Switch "Gift Mug" to "Gift Box" in the lines starting at the one that contains "Toyota Carina 1994" and ending after the one that contains "Vintage Sand Art", changing nothing else. Return only those lines, without the pictures.

Entries shown
+++

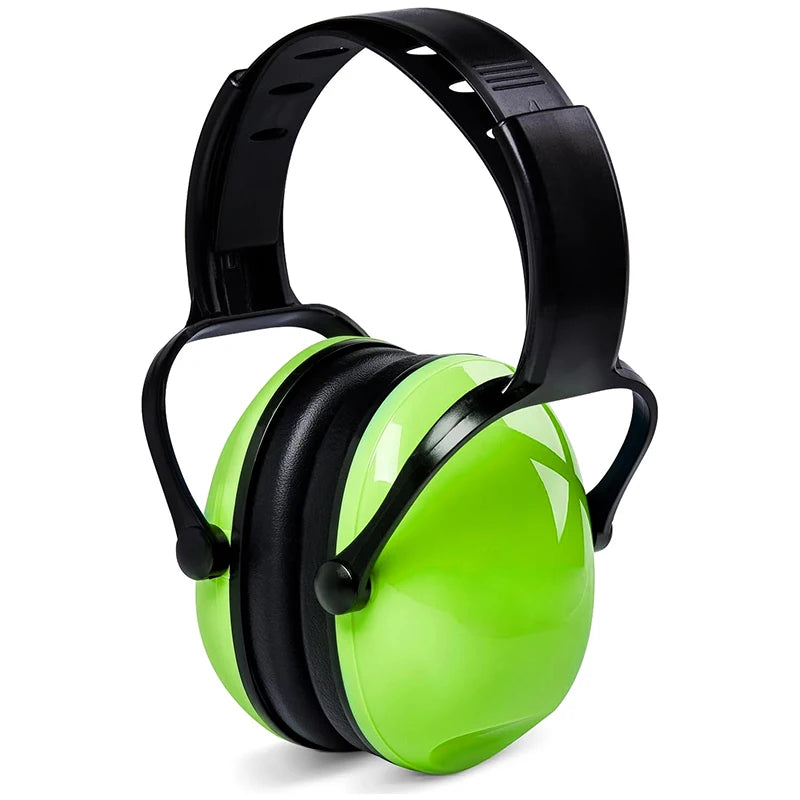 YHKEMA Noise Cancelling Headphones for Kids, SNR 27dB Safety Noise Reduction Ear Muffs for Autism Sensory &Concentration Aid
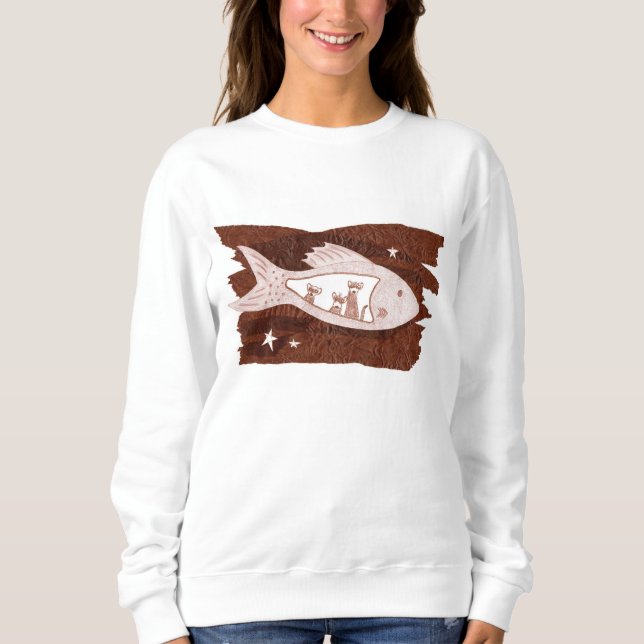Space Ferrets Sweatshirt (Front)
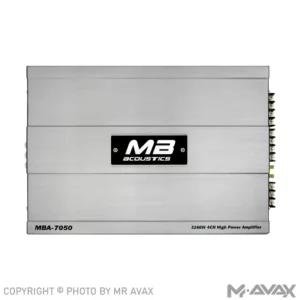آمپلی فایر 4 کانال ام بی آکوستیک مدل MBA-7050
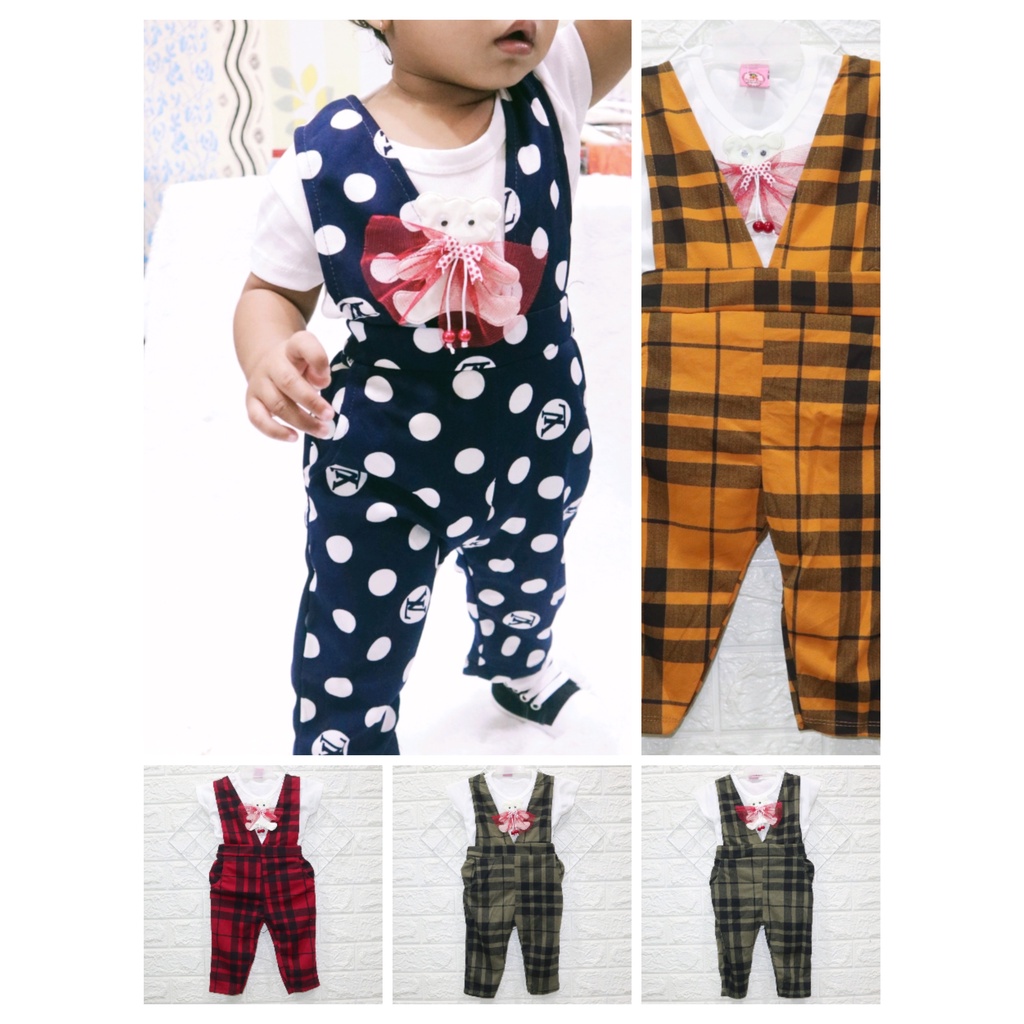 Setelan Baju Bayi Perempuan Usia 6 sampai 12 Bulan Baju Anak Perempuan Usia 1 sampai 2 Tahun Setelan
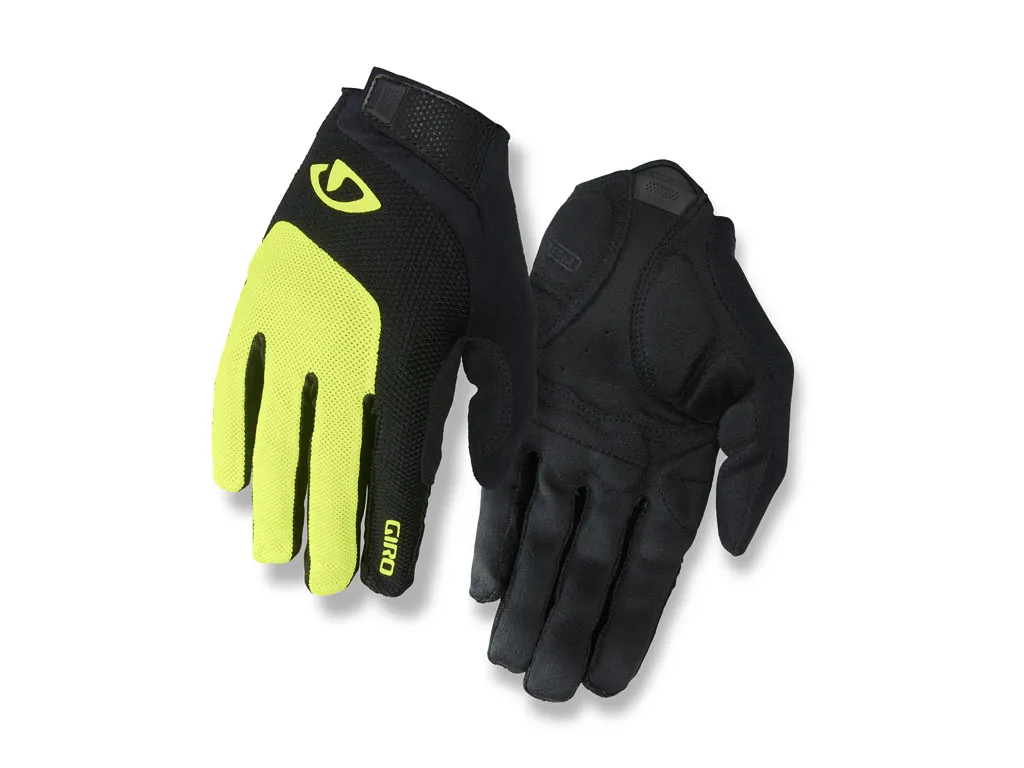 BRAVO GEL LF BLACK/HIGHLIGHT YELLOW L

+++

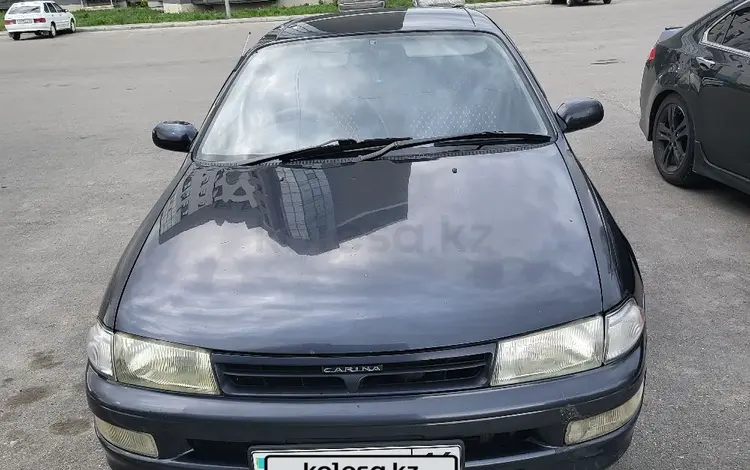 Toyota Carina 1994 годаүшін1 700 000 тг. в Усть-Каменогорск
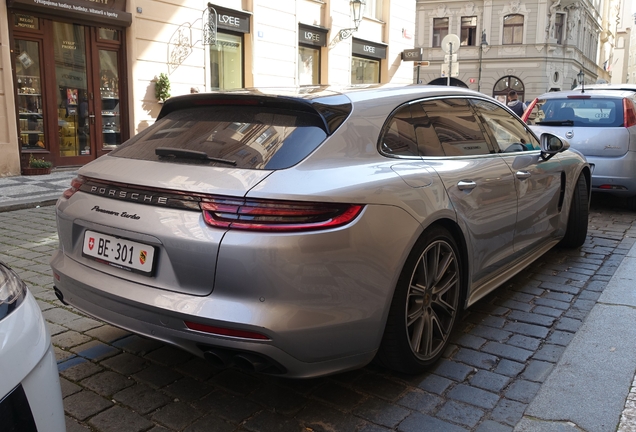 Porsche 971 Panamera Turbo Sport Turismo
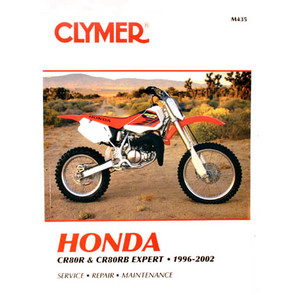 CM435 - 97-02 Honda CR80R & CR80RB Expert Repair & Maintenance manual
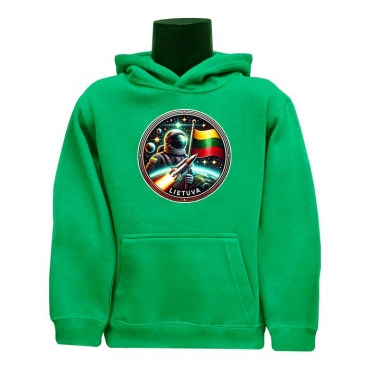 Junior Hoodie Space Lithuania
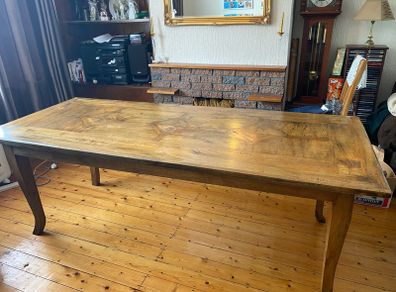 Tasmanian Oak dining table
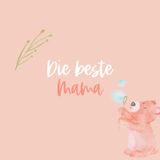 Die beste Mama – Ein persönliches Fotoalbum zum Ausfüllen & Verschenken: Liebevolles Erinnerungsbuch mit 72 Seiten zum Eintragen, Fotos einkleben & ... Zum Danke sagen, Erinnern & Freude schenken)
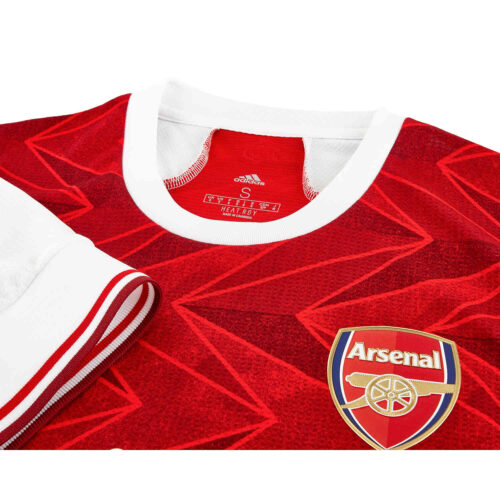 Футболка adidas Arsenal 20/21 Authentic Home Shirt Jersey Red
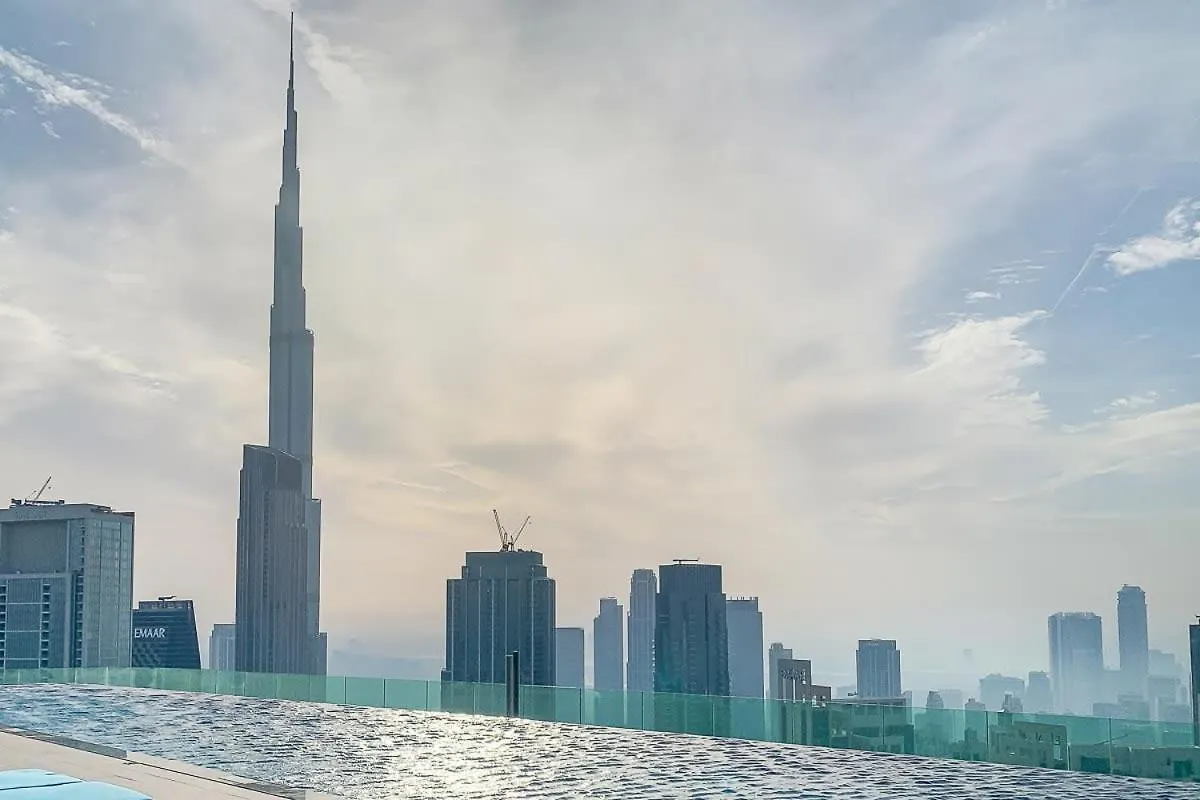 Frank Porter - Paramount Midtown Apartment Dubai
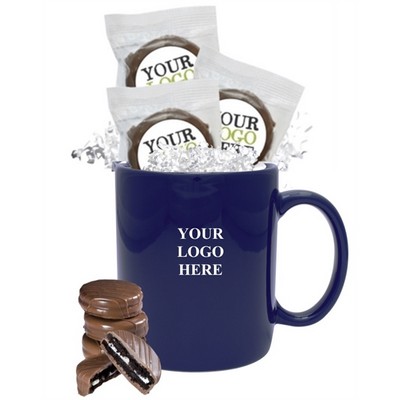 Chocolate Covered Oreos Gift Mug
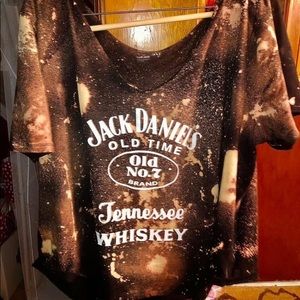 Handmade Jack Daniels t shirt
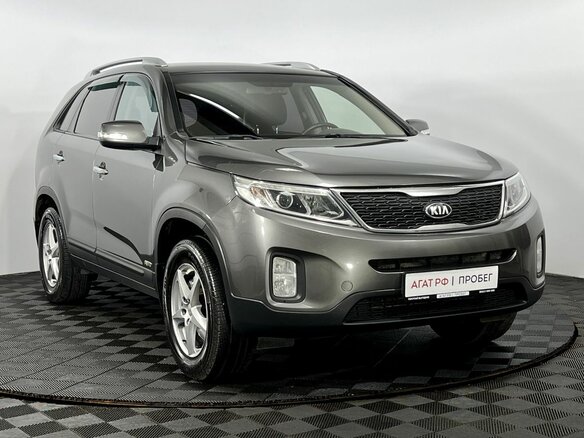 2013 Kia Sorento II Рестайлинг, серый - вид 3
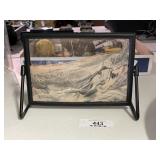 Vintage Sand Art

+++

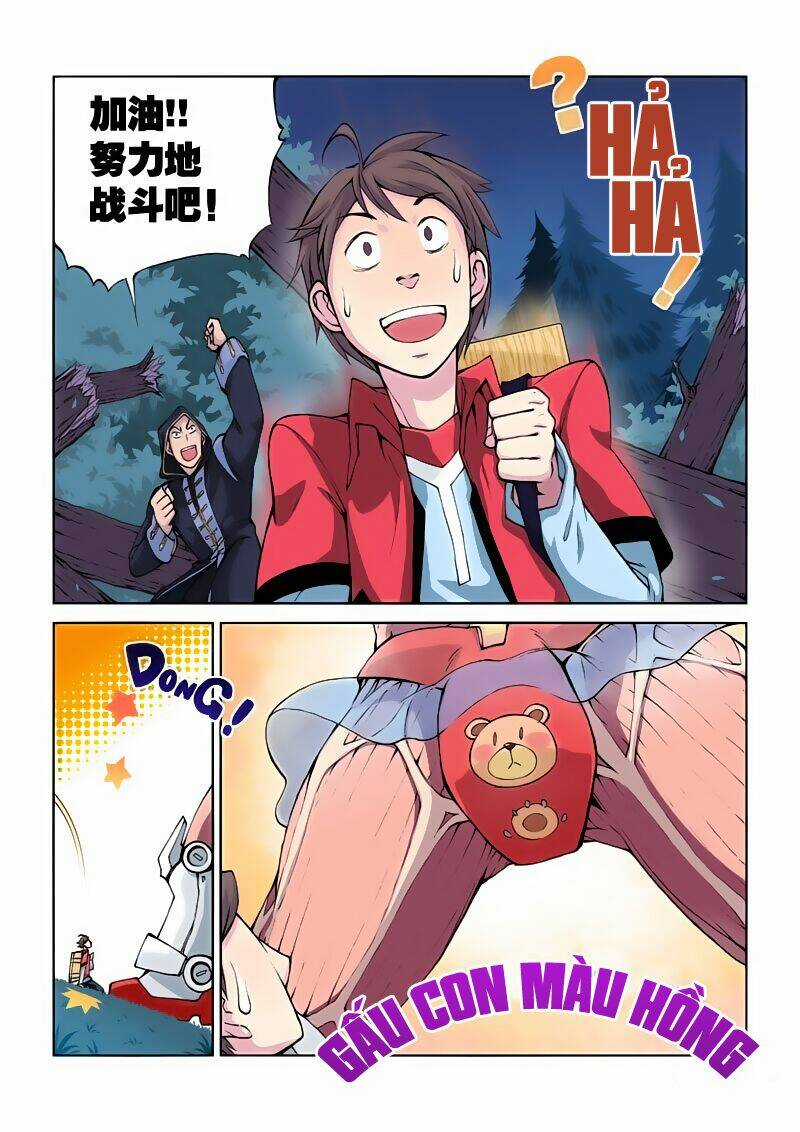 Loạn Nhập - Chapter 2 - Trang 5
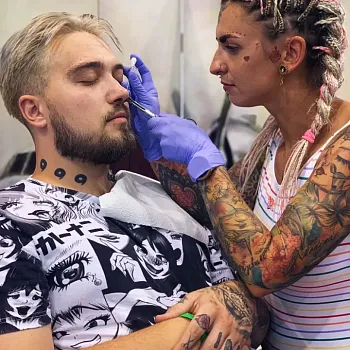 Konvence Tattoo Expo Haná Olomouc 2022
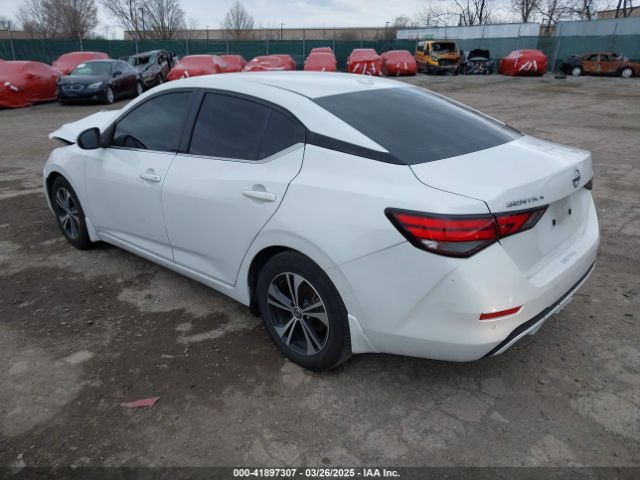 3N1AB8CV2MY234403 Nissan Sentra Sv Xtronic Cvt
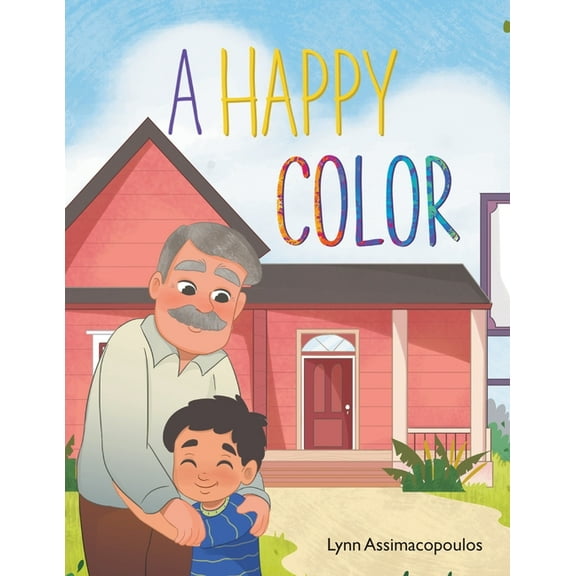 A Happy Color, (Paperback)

+++

Solution to this task
 Toyota Carina 1994 годаүшін1 700 000 тг. в Усть-Каменогорск
 Porsche 971 Panamera Turbo Sport Turismo
 CM435 - 97-02 Honda CR80R & CR80RB Expert Repair & Maintenance manual
 Junior Hoodie Space Lithuania
 Tasmanian Oak dining table
 Die beste Mama – Ein persönliches Fotoalbum zum Ausfüllen & Verschenken: Liebevolles Erinnerungsbuch mit 72 Seiten zum Eintragen, Fotos einkleben & ... Zum Danke sagen, Erinnern & Freude schenken)
 Футболка adidas Arsenal 20/21 Authentic Home Shirt Jersey Red
 Frank Porter - Paramount Midtown Apartment Dubai
 Chocolate Covered Oreos Gift Box
 Handmade Jack Daniels t shirt
 2013 Kia Sorento II Рестайлинг, серый - вид 3
 Vintage Sand Art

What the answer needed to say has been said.